(Beginning of Recorded data)

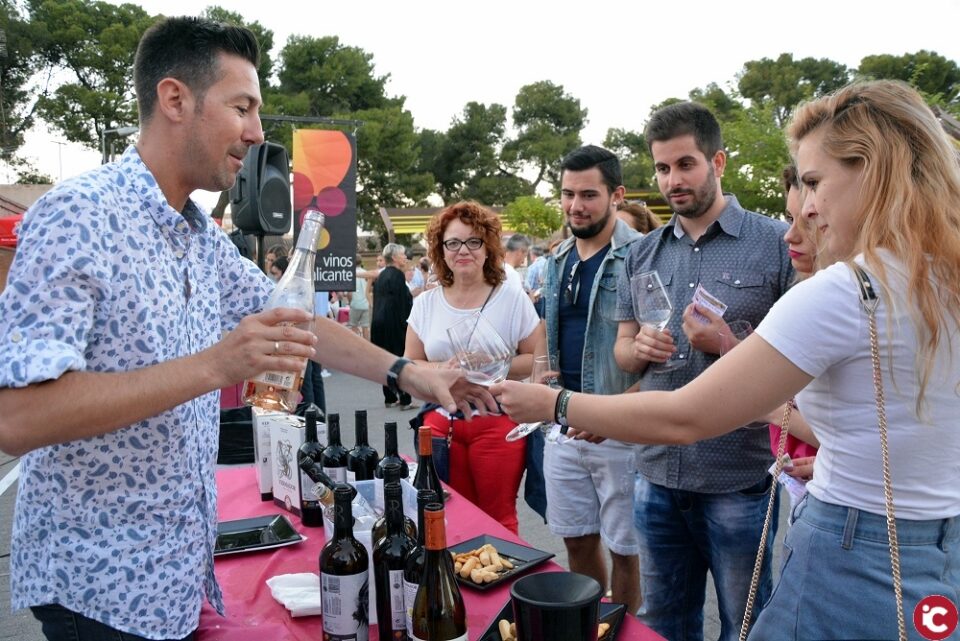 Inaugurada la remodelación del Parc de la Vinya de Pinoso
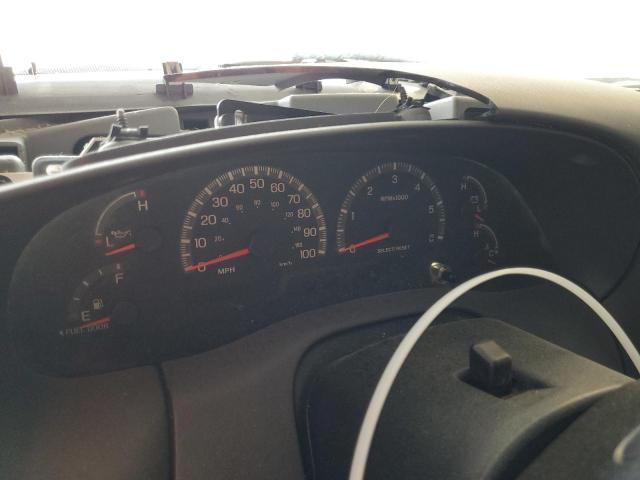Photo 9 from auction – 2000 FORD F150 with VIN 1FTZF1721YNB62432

(End of Recorded data)
(Beginning of Recorded data)

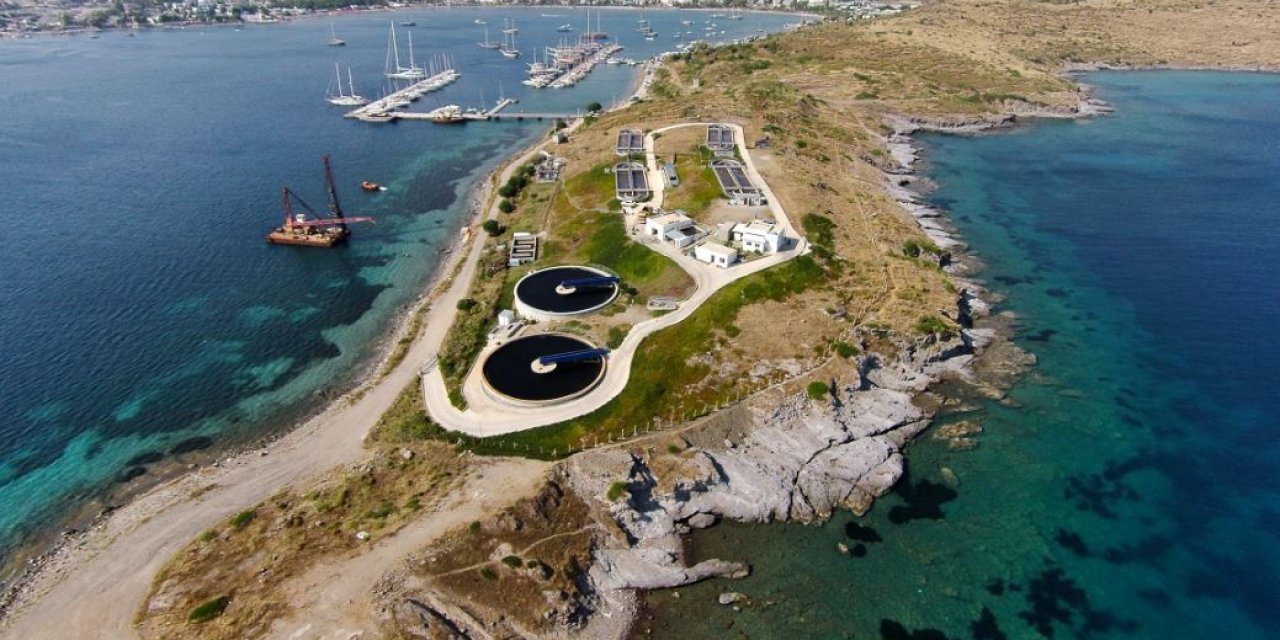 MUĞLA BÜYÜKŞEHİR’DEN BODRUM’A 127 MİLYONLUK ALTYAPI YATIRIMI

(End of Recorded data)
(Beginning of Recorded data)

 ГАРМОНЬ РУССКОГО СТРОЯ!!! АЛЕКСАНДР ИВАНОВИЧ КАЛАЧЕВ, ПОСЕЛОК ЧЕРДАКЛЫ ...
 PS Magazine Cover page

(End of Recorded data)

= Brief =
Your copy should hold only the lines above from the one containing "Inaugurada la remodelación" through the one containing "Photo 9 from", exactly as written and free of pictures.

= Exercise result =
 Inaugurada la remodelación del Parc de la Vinya de Pinoso
Photo 9 from auction – 2000 FORD F150 with VIN 1FTZF1721YNB62432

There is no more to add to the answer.